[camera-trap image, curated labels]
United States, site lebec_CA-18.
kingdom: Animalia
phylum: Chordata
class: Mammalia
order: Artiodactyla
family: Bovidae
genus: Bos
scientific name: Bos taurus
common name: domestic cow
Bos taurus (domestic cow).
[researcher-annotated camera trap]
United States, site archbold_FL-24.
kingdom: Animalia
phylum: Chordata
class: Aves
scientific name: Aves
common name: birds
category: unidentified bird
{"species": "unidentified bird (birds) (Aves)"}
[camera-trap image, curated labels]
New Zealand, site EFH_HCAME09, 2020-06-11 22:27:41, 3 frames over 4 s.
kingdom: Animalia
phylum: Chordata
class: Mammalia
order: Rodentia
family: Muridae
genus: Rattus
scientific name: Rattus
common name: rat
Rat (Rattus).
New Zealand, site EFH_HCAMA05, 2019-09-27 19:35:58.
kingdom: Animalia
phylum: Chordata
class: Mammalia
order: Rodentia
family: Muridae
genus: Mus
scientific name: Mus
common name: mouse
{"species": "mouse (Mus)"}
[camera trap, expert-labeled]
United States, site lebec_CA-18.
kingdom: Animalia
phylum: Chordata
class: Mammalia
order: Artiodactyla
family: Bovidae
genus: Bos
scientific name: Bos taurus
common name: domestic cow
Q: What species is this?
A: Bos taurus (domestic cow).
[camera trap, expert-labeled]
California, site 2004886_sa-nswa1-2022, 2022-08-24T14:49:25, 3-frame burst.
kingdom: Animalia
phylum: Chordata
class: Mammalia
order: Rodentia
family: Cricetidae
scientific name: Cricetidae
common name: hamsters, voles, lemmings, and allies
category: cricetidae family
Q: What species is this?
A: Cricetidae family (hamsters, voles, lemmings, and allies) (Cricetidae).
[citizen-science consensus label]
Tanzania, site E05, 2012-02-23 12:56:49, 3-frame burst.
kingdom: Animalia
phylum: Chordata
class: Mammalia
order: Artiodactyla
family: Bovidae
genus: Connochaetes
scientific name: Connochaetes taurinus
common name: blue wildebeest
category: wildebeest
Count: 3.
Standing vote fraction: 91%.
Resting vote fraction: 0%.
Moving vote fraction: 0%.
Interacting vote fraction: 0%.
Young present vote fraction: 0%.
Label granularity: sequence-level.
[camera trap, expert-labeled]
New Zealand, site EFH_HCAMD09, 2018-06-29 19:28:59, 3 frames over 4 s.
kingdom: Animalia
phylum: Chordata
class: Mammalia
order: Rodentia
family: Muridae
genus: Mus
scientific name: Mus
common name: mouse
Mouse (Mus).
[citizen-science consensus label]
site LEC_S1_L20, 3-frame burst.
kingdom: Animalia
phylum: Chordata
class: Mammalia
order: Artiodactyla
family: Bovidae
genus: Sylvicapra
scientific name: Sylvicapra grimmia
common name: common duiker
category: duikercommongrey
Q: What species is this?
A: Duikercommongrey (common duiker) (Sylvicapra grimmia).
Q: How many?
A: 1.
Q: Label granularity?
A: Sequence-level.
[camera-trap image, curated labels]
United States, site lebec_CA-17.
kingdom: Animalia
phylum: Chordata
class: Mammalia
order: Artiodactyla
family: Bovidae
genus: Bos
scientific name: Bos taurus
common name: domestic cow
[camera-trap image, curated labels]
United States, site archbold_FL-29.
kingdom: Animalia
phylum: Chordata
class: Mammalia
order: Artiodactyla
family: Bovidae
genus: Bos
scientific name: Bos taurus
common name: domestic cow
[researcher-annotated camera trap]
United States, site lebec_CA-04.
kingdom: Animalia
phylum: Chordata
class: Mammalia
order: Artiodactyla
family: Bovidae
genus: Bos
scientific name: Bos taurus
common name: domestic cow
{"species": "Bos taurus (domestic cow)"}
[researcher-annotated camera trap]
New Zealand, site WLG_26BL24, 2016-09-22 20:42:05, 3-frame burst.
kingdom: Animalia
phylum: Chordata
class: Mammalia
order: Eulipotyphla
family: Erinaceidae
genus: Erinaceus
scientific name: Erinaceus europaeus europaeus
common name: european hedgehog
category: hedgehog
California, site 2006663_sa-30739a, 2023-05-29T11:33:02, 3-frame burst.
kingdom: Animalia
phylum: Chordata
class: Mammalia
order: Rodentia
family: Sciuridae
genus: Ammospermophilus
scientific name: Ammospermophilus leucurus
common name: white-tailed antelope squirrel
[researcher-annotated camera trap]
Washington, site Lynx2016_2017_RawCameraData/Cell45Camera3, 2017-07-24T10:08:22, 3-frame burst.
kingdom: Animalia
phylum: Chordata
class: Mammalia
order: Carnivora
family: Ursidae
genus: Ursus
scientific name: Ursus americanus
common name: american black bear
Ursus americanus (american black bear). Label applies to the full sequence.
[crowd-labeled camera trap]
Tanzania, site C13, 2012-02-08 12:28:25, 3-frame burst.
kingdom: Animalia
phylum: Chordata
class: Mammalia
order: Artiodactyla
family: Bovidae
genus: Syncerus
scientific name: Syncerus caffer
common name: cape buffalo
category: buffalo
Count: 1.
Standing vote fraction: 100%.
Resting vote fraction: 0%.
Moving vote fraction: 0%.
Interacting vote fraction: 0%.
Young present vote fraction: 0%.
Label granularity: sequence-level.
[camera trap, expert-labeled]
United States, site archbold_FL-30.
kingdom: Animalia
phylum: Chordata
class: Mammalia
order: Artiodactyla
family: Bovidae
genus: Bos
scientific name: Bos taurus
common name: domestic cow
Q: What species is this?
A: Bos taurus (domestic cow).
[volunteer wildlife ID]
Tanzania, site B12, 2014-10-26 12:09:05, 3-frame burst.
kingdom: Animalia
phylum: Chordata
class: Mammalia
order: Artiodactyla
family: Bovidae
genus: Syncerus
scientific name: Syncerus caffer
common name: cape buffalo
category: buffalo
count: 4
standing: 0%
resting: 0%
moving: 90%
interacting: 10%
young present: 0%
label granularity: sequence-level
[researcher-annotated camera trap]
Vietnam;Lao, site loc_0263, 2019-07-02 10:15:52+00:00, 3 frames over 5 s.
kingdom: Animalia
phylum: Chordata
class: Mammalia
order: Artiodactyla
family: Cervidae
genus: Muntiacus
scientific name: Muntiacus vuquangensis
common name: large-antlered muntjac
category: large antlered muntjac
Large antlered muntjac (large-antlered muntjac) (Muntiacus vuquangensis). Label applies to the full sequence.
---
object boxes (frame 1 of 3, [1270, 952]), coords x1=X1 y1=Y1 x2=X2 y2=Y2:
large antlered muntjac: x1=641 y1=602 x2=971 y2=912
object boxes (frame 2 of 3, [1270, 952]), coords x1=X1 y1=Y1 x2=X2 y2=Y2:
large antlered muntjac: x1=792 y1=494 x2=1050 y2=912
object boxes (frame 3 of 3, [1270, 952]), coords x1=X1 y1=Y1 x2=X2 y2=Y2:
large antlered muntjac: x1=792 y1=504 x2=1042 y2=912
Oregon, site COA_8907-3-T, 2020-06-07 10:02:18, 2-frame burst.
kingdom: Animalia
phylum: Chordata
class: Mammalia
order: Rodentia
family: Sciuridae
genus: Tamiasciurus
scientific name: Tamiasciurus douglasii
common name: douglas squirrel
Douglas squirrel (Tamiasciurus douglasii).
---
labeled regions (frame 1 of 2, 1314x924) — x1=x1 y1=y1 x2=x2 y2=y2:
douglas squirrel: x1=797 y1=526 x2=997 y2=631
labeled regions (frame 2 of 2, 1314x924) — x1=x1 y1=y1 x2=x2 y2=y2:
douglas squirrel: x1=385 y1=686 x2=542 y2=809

------------------------------------

▸ Required action
Check each line above for the string "California" and show the ones that have it.

▸ Result below
California, site 2004886_sa-nswa1-2022, 2022-08-24T14:49:25, 3-frame burst.
California, site 2006663_sa-30739a, 2023-05-29T11:33:02, 3-frame burst.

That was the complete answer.